6 April 2022
Choy started as a trainee 25 years ago and now sits on the board of ABN AMRO. As a board member, she is responsible for Wealth Management. In this article, she talks about the obstacles she overcame during her impressive career and the challenges she faced. ‘If you want to grow, you really have to go all in yourself.'
A quarter of a century working for the same bank: doesn't that get monotonous? ‘Not at all', Choy laughs. ‘I may have been working under the same flag since 1996, but I have done so many different things. Before I moved to Wealth Management, I spent many years in all kinds of roles on the corporate side, so the business side. I have been a relationship manager, but also a specialist in payments, credit and treasury. And that's what I like about ABN AMRO: it's a big organisation, so you have lots of opportunities. But if you want to grow, you really have to go all in yourself and sometimes dare to take an unexpected step. So my advice to young people is: don't think in limitations, but seize your chance.’
From Rotterdam to Maastricht
‘I was really given the room to develop myself, also on a personal level. That started as soon as I completed my traineeship. I was assigned a position in Maastricht, while I lived in Rotterdam. It was not done to argue with this, but I really didn't want to move to the other side of the country. On the advice of my supervisor, I followed my heart and talked to the then managing director. It wasn't fun, but I managed to get another spot.’
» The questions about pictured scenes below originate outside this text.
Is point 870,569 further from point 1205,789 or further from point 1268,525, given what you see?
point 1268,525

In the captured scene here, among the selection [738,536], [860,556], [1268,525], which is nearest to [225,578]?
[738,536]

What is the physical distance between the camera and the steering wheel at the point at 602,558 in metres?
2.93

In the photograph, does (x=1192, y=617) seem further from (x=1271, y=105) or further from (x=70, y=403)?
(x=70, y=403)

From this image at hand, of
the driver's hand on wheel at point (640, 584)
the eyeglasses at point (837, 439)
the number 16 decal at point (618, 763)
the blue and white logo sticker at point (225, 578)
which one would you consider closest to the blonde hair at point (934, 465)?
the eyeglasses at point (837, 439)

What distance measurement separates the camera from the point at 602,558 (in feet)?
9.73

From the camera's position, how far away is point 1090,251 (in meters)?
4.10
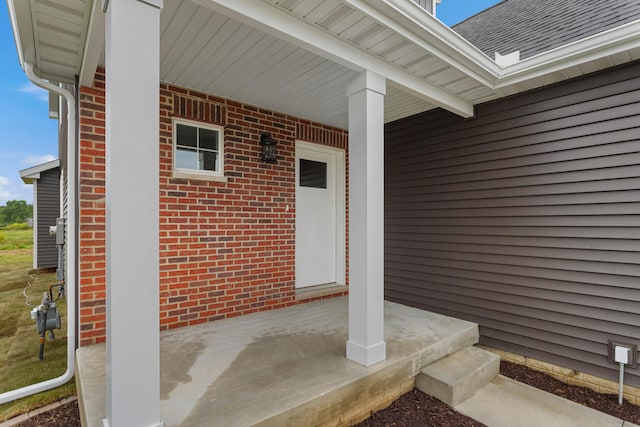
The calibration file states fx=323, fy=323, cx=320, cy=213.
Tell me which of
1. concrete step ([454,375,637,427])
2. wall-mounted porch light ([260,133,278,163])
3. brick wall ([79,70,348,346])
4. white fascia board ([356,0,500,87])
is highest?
white fascia board ([356,0,500,87])

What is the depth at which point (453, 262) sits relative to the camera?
12.2 feet

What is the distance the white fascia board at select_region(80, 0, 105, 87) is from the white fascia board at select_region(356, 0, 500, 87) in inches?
55.2

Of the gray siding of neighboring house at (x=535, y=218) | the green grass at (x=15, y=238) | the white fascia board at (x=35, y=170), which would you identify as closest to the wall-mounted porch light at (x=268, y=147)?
the gray siding of neighboring house at (x=535, y=218)

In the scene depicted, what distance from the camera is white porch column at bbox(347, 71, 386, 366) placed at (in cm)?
245

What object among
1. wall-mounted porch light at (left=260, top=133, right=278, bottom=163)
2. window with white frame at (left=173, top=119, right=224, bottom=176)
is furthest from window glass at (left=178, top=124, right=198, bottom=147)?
wall-mounted porch light at (left=260, top=133, right=278, bottom=163)

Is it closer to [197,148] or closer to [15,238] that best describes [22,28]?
[197,148]

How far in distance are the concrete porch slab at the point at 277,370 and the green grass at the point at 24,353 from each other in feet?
1.56

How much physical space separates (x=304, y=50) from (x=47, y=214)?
10.1 meters

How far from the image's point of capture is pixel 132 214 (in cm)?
147

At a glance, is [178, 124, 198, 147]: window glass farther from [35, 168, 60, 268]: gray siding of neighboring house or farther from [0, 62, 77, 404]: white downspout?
[35, 168, 60, 268]: gray siding of neighboring house

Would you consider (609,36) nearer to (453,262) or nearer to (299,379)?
(453,262)

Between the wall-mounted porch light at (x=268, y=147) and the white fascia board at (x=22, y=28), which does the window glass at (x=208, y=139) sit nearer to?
the wall-mounted porch light at (x=268, y=147)

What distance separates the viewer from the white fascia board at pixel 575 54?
239cm

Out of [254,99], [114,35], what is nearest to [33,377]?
[114,35]
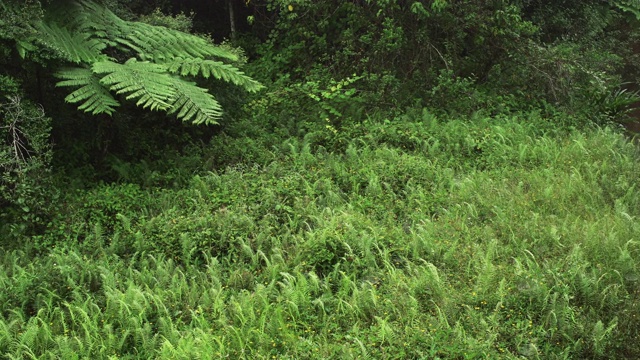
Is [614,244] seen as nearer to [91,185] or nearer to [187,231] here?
[187,231]

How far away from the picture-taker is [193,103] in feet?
21.4

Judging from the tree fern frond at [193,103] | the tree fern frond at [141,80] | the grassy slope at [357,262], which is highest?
the tree fern frond at [141,80]

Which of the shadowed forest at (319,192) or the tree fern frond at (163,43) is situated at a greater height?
the tree fern frond at (163,43)

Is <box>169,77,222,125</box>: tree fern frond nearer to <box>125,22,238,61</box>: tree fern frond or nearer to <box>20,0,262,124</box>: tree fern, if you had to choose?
<box>20,0,262,124</box>: tree fern

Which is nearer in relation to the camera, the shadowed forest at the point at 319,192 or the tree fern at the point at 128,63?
the shadowed forest at the point at 319,192

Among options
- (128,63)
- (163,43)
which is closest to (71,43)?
(128,63)

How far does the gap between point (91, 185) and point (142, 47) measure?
7.06 ft

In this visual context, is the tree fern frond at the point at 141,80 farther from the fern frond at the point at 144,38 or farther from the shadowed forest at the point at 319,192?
the fern frond at the point at 144,38

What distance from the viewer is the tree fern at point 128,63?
6254 mm

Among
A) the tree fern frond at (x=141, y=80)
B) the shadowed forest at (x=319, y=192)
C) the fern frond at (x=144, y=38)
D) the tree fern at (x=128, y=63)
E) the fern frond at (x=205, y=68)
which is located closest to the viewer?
the shadowed forest at (x=319, y=192)

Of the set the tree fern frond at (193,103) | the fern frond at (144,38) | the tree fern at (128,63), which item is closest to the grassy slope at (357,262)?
the tree fern frond at (193,103)

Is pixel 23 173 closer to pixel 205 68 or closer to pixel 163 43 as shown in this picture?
pixel 205 68

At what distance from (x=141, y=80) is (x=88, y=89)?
64 cm

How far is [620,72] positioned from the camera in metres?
13.2
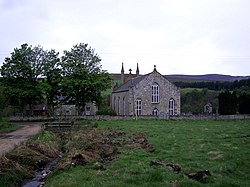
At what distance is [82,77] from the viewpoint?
5662cm

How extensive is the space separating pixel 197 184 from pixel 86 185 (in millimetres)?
3786

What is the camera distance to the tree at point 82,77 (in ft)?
182

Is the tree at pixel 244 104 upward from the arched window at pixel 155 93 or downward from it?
downward

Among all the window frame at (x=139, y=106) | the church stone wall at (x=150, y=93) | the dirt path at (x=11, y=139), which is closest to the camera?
the dirt path at (x=11, y=139)

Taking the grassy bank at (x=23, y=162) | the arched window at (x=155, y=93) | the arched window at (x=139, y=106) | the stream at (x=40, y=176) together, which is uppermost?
the arched window at (x=155, y=93)

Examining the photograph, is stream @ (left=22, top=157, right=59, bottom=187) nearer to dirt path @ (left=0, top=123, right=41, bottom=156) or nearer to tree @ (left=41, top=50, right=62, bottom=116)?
dirt path @ (left=0, top=123, right=41, bottom=156)

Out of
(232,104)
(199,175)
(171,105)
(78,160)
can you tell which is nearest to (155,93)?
(171,105)

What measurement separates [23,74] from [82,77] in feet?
33.0

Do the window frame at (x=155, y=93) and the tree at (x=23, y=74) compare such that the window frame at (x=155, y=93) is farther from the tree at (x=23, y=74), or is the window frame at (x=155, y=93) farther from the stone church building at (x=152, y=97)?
the tree at (x=23, y=74)

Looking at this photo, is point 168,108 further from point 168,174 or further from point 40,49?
point 168,174

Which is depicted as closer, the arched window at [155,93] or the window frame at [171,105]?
the arched window at [155,93]

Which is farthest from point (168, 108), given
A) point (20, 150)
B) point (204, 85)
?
point (204, 85)

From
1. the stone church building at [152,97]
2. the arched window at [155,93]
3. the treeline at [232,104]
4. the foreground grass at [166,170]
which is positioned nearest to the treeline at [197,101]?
the treeline at [232,104]

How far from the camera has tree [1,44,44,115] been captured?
177 feet
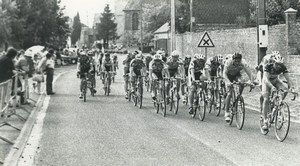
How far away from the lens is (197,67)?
14.3 m

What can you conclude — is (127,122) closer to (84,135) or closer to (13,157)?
(84,135)

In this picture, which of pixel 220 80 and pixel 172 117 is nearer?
pixel 172 117

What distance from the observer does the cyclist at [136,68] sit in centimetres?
1727

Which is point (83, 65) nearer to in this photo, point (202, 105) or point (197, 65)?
point (197, 65)

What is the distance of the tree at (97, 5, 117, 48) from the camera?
428 feet

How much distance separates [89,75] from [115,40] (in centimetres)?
11623

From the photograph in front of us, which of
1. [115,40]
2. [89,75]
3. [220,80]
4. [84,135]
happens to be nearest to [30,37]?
[89,75]

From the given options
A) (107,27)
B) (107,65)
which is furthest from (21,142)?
(107,27)

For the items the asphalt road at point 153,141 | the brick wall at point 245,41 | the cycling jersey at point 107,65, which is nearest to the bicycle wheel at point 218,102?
the asphalt road at point 153,141

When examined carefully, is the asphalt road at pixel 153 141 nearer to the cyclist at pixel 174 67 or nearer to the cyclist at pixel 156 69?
the cyclist at pixel 156 69

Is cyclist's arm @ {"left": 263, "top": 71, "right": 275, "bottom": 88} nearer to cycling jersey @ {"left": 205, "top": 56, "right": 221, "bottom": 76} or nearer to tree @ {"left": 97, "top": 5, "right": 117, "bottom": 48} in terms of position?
cycling jersey @ {"left": 205, "top": 56, "right": 221, "bottom": 76}

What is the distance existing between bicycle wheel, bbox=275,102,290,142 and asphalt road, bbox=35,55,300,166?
0.16 metres

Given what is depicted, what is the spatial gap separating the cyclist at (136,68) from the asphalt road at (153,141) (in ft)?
6.28

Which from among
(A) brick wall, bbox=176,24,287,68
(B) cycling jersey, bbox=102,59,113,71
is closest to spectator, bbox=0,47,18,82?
(B) cycling jersey, bbox=102,59,113,71
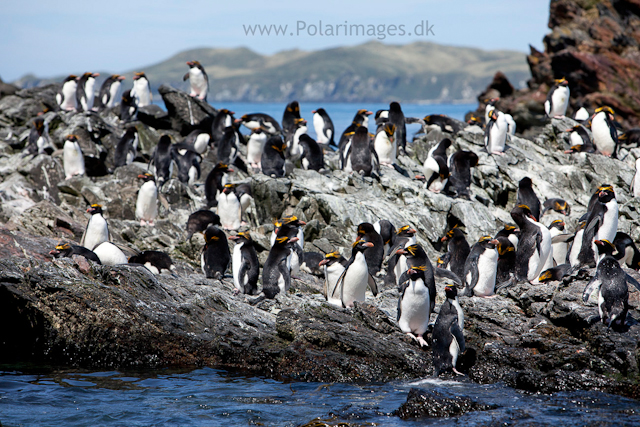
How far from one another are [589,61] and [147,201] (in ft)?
77.1

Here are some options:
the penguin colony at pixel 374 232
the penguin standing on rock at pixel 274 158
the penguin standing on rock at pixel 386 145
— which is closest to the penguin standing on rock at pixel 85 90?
the penguin colony at pixel 374 232

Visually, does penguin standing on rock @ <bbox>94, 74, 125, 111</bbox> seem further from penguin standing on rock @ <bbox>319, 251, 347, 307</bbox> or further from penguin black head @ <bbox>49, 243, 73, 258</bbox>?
penguin standing on rock @ <bbox>319, 251, 347, 307</bbox>

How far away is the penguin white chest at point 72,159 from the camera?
52.1 ft

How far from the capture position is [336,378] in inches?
318

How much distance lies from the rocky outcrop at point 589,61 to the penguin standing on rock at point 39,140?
60.5 ft

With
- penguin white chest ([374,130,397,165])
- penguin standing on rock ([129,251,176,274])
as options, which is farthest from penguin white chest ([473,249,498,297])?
penguin white chest ([374,130,397,165])

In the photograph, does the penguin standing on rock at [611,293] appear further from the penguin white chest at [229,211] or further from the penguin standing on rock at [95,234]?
the penguin standing on rock at [95,234]

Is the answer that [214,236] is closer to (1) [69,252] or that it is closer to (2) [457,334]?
(1) [69,252]

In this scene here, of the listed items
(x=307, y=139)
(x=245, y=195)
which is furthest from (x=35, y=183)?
(x=307, y=139)

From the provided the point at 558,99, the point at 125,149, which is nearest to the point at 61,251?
the point at 125,149

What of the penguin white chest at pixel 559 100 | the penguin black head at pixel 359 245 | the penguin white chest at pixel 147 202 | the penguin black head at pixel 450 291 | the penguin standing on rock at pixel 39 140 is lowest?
the penguin black head at pixel 450 291

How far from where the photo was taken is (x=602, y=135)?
18188 millimetres

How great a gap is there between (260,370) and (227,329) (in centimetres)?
79

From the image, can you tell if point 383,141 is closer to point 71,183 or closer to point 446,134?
point 446,134
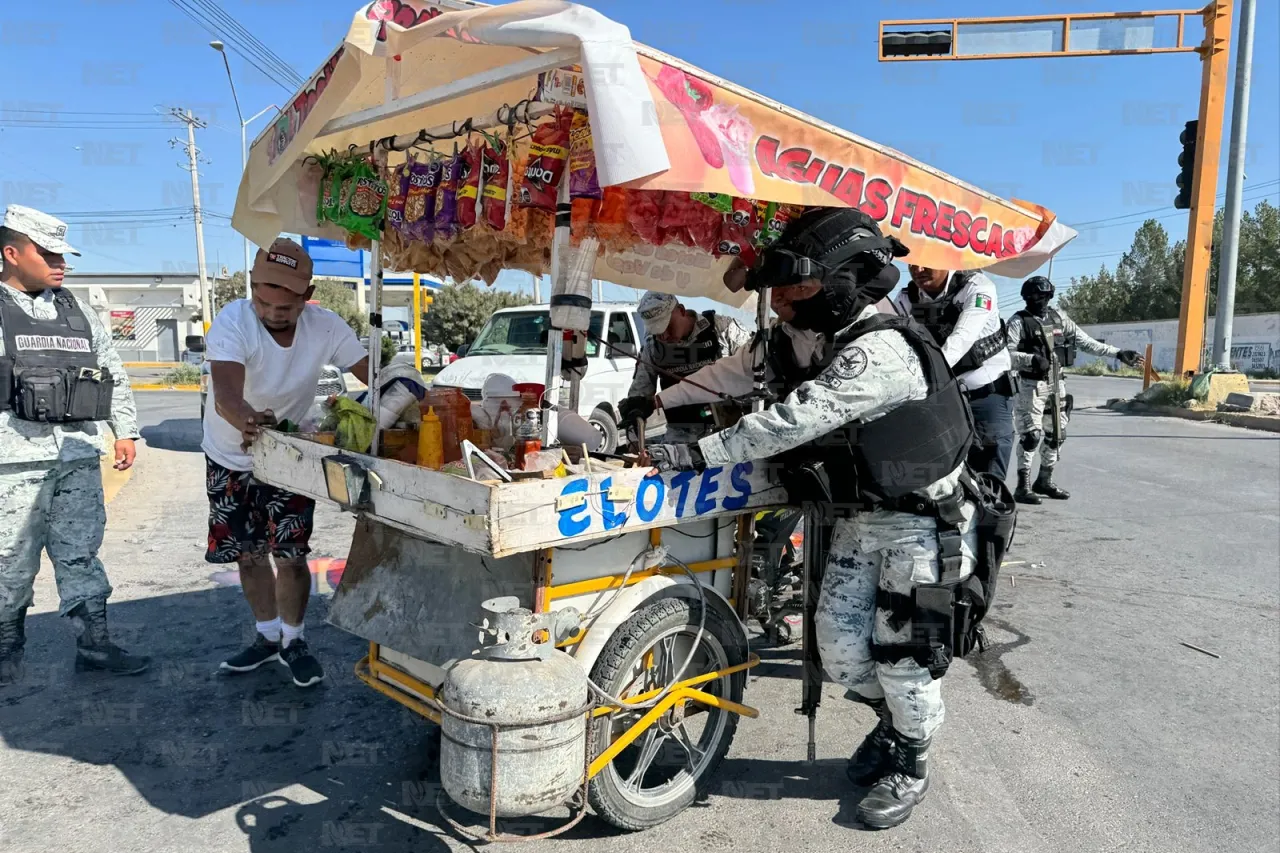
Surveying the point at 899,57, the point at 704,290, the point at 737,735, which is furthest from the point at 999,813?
the point at 899,57

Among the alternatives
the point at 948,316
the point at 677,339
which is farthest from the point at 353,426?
the point at 948,316

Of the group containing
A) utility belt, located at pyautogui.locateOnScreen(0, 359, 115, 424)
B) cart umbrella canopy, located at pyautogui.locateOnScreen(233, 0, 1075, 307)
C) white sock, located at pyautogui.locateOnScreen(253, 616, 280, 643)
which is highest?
cart umbrella canopy, located at pyautogui.locateOnScreen(233, 0, 1075, 307)

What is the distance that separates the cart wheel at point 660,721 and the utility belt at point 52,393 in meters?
2.84

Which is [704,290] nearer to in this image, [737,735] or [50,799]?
[737,735]

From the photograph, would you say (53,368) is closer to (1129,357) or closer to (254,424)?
(254,424)

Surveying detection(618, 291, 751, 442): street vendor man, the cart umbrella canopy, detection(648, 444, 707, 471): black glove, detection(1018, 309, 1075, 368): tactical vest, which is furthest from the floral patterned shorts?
detection(1018, 309, 1075, 368): tactical vest

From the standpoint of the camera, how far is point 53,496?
369 centimetres

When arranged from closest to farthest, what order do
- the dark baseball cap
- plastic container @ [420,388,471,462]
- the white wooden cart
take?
the white wooden cart → plastic container @ [420,388,471,462] → the dark baseball cap

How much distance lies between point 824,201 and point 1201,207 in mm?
14523

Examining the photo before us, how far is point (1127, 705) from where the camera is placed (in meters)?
3.63

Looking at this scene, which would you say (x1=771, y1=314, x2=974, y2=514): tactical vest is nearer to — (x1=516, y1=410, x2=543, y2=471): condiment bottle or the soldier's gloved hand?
(x1=516, y1=410, x2=543, y2=471): condiment bottle

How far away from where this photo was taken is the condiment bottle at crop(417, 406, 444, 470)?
281 centimetres

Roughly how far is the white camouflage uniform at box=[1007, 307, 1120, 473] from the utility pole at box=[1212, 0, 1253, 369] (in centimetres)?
893

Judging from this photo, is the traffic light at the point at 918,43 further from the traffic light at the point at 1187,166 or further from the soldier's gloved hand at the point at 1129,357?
the soldier's gloved hand at the point at 1129,357
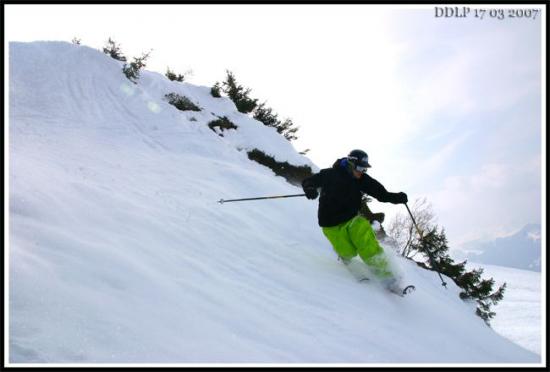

‘It is now pretty normal to discuss your first assignment: shaping your career has become a dialogue. We look at what you are good at, and what else you want to do. We also help colleagues with a different cultural background to develop further. In Dutch culture, children learn at an early age to stand up for themselves and form their own opinions. Colleagues who have grown up with the idea that respect and hierarchy take centre stage are often more reserved. I think as a bank we have a responsibility to make sure they get and use equal opportunities.'
Diversity as a theme
‘In recent times, great strides have been made in the area of diversity. A Diversity & Inclusion department, for example, did not exist 25 years ago. When I first started, the topics of cultural background, male-female relations and sexual preference were hardly discussed. Now we are consciously working on balancing all these issues and making them self-evident. I see around me more and more women in executive positions. This has had a positive effect on the culture within the bank: the style of leadership has softened and people pay more attention to each other.’